L’enquête a été basée sur un questionnaire auto-administré, comportant 38 questions. Présenté sous un format A4 recto-verso, il inclut 20 questions évaluant les facteurs prédisposants (connaissance (4), perceptions (5), attentes (1), gestion de la santé (10)); sept questions se rapportent aux facteurs facilitants (coût, accessibilité et visibilité des centres de prévention) et trois questions sont consacrées aux facteurs renforçants (expérience antérieure de la personne elle-même, attitudes des professionnels de la santé). Deux questions visent l’exploration du profil socio-économique des répondantes et dix autres analysent leurs comportements préventifs. Le questionnaire a été prétesté auprès de 30 femmes âgées de 25 à 60 ans.

Procédure d’enquête

Grâce à la participation financière de la Province de Liège, le questionnaire a été adressé aux personnes sélectionnées, accompagné d’une enveloppe « port payé par le destinataire », ainsi que d’une lettre d’explications mentionnant un numéro de téléphone de contact.

Analyse des données

Les données ont été encodées en DBASE. Les analyses statistiques ont été réalisées à l’aide du logiciel EPIINFO version 6. Le test du chi-carré a été utilisé pour tester la signification des associations bivariées. Le niveau de signification est fixé à p=0,01.

Résultats

Parmi les 1000 questionnaires envoyés, 979 ont réellement atteint les personnes sélectionnées. Un total de 444 femmes (45,4%) ont renvoyé le questionnaire: 207 dans la tranche d’âge de 25 à 37 ans (désignées plus loin comme les « jeunes ») et 237 dans la tranche d’âge 45-57 ans (désignées plus loin comme les « âgées »). Le taux de réponse était significativement plus élevé chez les femmes de nationalité belge: 48% versus 31,2%, (Chi²=15,09; p<0,001). Toutes les répondantes ont apporté une réponse à chaque question. Les principaux résultats sont présentés ci-après.
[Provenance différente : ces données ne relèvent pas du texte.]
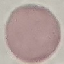
Result: no malaria parasites detected. Acquired by smartphone through the microscope eyepiece. Thin blood film. Automatically extracted cell patch, resized to 64 × 64 pixels. Giemsa-stained preparation.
Comportements par rapport au dépistage

Les femmes étudiées ont été interrogées à propos de la réalisation d’un frottis et d’une mammographie. A la question « Vous a t on déjà fait un frottis du col ?», 14% des répondantes de 25 à 37 ans et 5,1% de celles âgées de 45 à 57 ans ont répondu «non». Un total de 403 femmes déclarent avoir déjà subi un frottis. A la question « De quand date votre dernier frottis du col ?», 4/5 déclarent l’avoir subi au cours des trois dernières années.
A la question ‘ Avez vous déjà passé une mammographie ?”, 23,2% des répondantes du groupe «jeunes» et 85,2% du groupe «âgées» ont répondu positivement. Dans ce dernier groupe, la dernière mammographie a été réalisée au cours des deux à trois dernières années pour 9,9% des femmes et depuis plus de trois ans pour 8,9% d’entre elles.

Comportements de dépistage et caractéristiques des répondantes

L’étude a analysé les caractéristiques des femmes dont le comportement préventif peut être qualifié de non satisfaisant. Il s’agit en particulier des 81 répondantes qui n’ont jamais subi de frottis cervico-vaginal ou l’ont subi il y a plus de trois ans, tandis que les 363 autres l’ont subi au cours des trois dernières années, comme le recommande le consensus européen.
En comparant les profils respectifs de ces deux sous-groupes, on peut observer que les répondantes dont le comportement préventif vis-à-vis du cancer du col utérin n’est pas satisfaisant sont plus souvent sans emploi, avec un niveau d’éducation peu élevé, avec une perception médiocre de leur santé, souffrant d’une maladie chronique ou d’un handicap et non suivies régulièrement par un gynécologue. Une femme sur cinq parmi ces répondantes pense qu’une lettre d’invitation émise par un centre de prévention constituerait un incitant à sa participation à un examen de dépistage.
En ce qui concerne la mammographie de dépistage, les femmes «âgées» se répartissent de la façon suivante: 164 d’entre elles ont réalisé le test au cours des deux dernières années et 73 n’ont jamais réalisé ce test ou l’ont réalisé il y a plus de deux ans.
Les mêmes différences socioculturelles sont observées par rapport à la compliance au dépistage par mammographie que celles observées dans le cadre du dépistage du cancer du col utérin.

Compréhension de la démarche préventive

A la question “pour réaliser un examen de dépistage du cancer, il est nécessaire de présenter déjà un ou des signes d’alerte”, 57 femmes (12,8%) répondent «je ne sais pas», «plutôt d’accord» ou «d’accord». Ce type de réponse suggère qu’elles n’ont pas compris la logique d’une stratégie de dépistage. Ce sous-groupe se montre significativement différent (p<0,01) des 387 autres femmes qui répondent «plutôt pas d’accord» ou «pas d’accord» à cette question (le tableau 1 précise ces données).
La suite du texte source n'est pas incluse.